Catherine Hinwood
2024 Global Conference Speaker
Biography
Deputy Director, Chief Delivery Office, NHS England
Catherine was appointed NHS England’s ADHD Programme Director in December 2023. She leads NHS England’s work to improve service provision and experience for those with ADHD and their families and supports its ADHD taskforce. Catherine is also NHS England’s Domestic Abuse and Sexual Violence Programme Director. Catherine was awarded an OBE in King Charles’s first honours list in 2023 and received the 2023 University of Technology, Sydney Law Alumni Award. Catherine is an Adjunct Fellow of the Law Faculty of the University of Technology, Sydney.
Exclusive and First update on The NHS ADHD Taskforce and ADHD in England
Catherine Hinwood OBE is the ADHD Programme Director for NHS England. We are extremely grateful and pleased that she has agreed to come to our conference. She is responsible for the ADHD in NHS England and has the over-arching responsibility for the NHS ADHD Taskforce.
Catherine will be providing an update for everyone for 30 minutes. She is giving a lot of time for questions, and there will be an extended 30-minute Q and A period.

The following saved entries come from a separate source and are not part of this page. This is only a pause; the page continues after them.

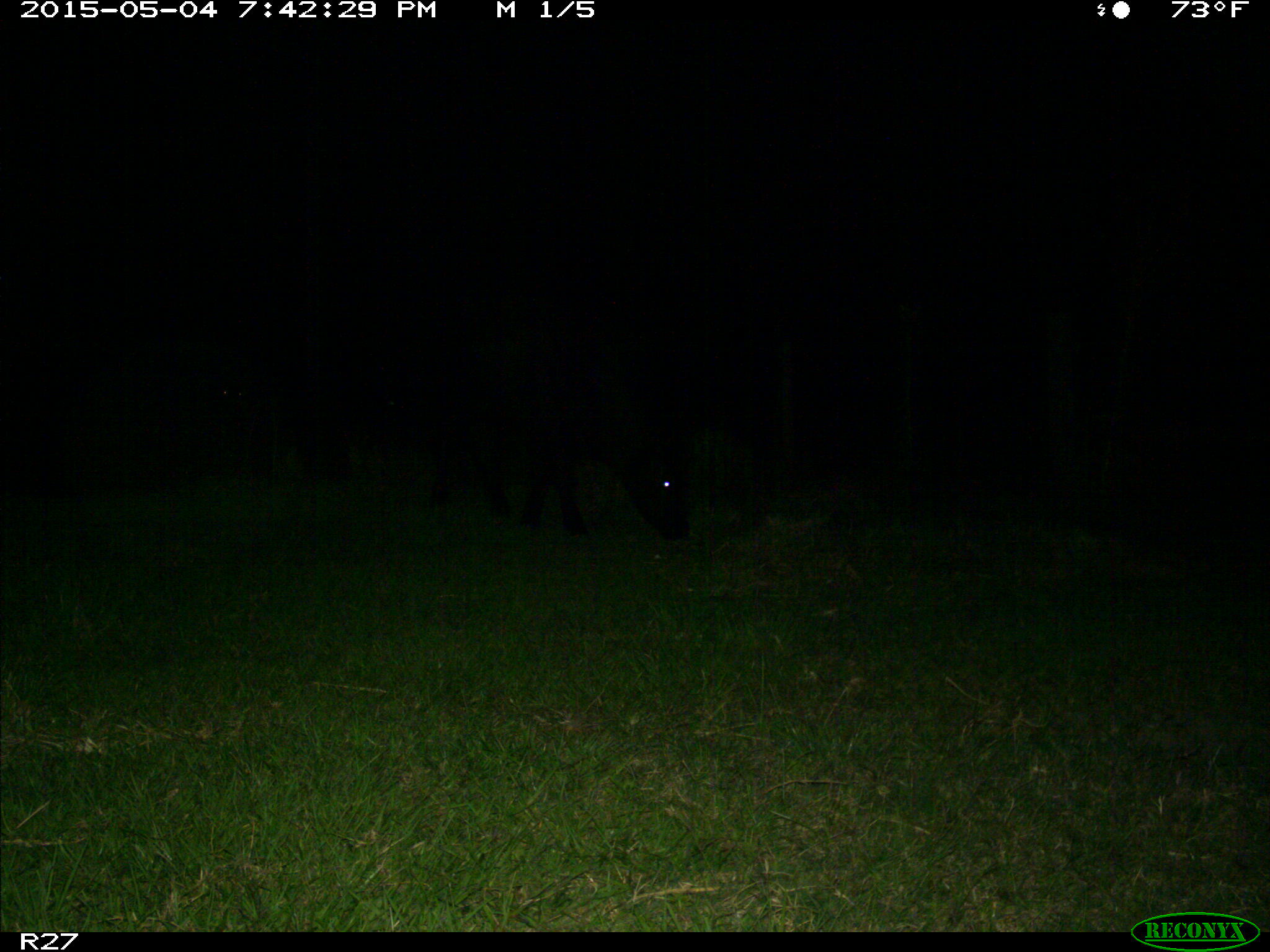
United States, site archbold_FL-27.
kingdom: Animalia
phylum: Chordata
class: Mammalia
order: Artiodactyla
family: Bovidae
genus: Bos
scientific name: Bos taurus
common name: domestic cow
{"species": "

What outreach work is being done to help individuals in ethnically and culturally diverse communities know what ADHD is? Help those with ADHD get support? And, where needed, help challenge attitudes about ADHD in those communities.
We have wait times that are technically in thousands of years (Sheffield) What are you going to do about that?
A BBC report showed many children being dropped between CAMS and Adult Service. Often for 2 years. What are you going to do about that?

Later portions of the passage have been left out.